But Agent H also instrumentally prefers for Agent A to be in positions of high optionality — it favors Agent A's positions in the same order.[8] This ordering of Agent H’s instrumental preferences over states is a direct consequence of the perfect alignment between the agents.
3.2.2 Agent H and Agent A have identical instrumental preferences
Perfect alignment has another consequence. Let’s look again at our three example gridworld states — s1, s2, and s3 above — and ask, this time, which of these three states should give our AI Agent A the most POWER?
In the perfect alignment regime, the answer is that Agent A must have exactly the same instrumental preference ordering over states as Agent H had: POWERA(s3)>POWERA(s2)>POWERA(s1). In fact, Agent A’s POWERs must be exactly identical to Agent H’s POWERs at every state. Our two agents act, move, and receive their rewards simultaneously, so in the perfect alignment regime they always receive the same reward at the same time.
And when we look at Agent A’s POWERs, this is indeed what we observe:
Fig 3. Heat map of POWERs for Agent A on a 3x3 multi-agent gridworld, on which the rewards for Agent H and Agent A are always identical (i.e., the perfect alignment regime) with discount factor set to γ=0.6 for both agents. Note that this figure is exactly identical to Fig 2 in every respect. This is because Agent A’s POWERs are precisely equal to Agent H’s POWERs at every state in the perfect alignment case, up to and including sampling noise in the reward functions. [Full-size image (recommended)]
We can visualize the relationship between the POWERs of our two agents by plotting the POWERs of Agent H (from Fig 2) against the POWERs of Agent A (from Fig 3), at each state s of our joint MDP:
Fig 4. State POWER values for Agent H and Agent A on the 3x3 gridworld from Figs 2 and 3. The agents’ POWERs are plotted against each other in the perfect alignment regime. (The agents’ reward correlation coefficient is βHA=1.)
Fig 4 is an alignment plot. An alignment plot lets us compare the POWERs of our human and AI agents at each state in their joint environment. It shows the instrumental value each agent assigns to every state, plotted against the instrumental value the other agent assigns to that state.
In the perfect alignment regime, our two agents’ rewards (or terminal values) are always identical at every state. And as we can see from Fig 4, our two agents’ POWERs (or instrumental values) are also identical at every state. In fact, perfect alignment of terminal values implies perfect alignment of instrumental values.

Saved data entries
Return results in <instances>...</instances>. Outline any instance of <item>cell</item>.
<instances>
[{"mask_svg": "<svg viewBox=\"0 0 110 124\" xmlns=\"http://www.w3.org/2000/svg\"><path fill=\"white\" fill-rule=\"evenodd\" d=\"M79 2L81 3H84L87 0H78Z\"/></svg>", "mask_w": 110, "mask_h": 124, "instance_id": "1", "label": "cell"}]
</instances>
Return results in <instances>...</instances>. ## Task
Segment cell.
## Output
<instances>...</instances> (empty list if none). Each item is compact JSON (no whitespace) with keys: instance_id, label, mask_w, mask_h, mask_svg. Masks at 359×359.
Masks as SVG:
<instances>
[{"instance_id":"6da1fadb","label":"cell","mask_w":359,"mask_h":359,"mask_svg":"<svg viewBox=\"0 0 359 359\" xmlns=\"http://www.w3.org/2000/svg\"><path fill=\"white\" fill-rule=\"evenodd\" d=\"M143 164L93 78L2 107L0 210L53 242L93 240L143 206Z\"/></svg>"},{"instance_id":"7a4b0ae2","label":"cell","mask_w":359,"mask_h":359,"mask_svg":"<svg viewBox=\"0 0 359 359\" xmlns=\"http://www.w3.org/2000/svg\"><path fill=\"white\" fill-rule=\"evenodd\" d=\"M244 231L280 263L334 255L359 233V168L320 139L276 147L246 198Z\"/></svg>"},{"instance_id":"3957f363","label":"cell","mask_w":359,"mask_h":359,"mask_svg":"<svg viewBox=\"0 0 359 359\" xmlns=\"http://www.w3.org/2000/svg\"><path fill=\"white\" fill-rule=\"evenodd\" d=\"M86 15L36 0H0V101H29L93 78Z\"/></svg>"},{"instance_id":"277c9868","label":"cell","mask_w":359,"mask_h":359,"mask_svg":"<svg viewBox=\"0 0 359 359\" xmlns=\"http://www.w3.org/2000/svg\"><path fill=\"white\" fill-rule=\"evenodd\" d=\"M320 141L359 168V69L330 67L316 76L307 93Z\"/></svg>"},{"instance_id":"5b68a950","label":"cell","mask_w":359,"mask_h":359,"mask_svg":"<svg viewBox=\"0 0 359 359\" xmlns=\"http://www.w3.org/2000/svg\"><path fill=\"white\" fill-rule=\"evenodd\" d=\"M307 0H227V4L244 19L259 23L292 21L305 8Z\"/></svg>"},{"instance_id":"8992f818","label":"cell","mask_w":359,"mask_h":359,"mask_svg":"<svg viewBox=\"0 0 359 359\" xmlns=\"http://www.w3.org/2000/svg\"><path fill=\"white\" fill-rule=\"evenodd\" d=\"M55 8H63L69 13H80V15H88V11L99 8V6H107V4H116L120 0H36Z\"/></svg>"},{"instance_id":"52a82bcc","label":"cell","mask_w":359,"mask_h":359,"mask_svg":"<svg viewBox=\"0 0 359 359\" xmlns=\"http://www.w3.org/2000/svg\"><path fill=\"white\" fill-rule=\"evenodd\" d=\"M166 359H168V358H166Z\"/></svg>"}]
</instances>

- **What this exercise asks**:
#1 Answer these questions from the passage on perfect alignment:
(a) What discount factor is set for both agents in Fig 3?
(b) What is the agents' reward correlation coefficient in Fig 4?
(c) What does perfect alignment of terminal values imply, according to the last paragraph?
#2 Show every line of the listing that contains the string "instances". Case counts.

- **Results of the tasks**:
#1
(a) γ=0.6
(b) βHA=1
(c) Perfect alignment of instrumental values

#2
Return results in <instances>...</instances>. Outline any instance of <item>cell</item>.
<instances>
</instances>
Return results in <instances>...</instances>. ## Task
<instances>...</instances> (empty list if none). Each item is compact JSON (no whitespace) with keys: instance_id, label, mask_w, mask_h, mask_svg. Masks at 359×359.
<instances>
</instances>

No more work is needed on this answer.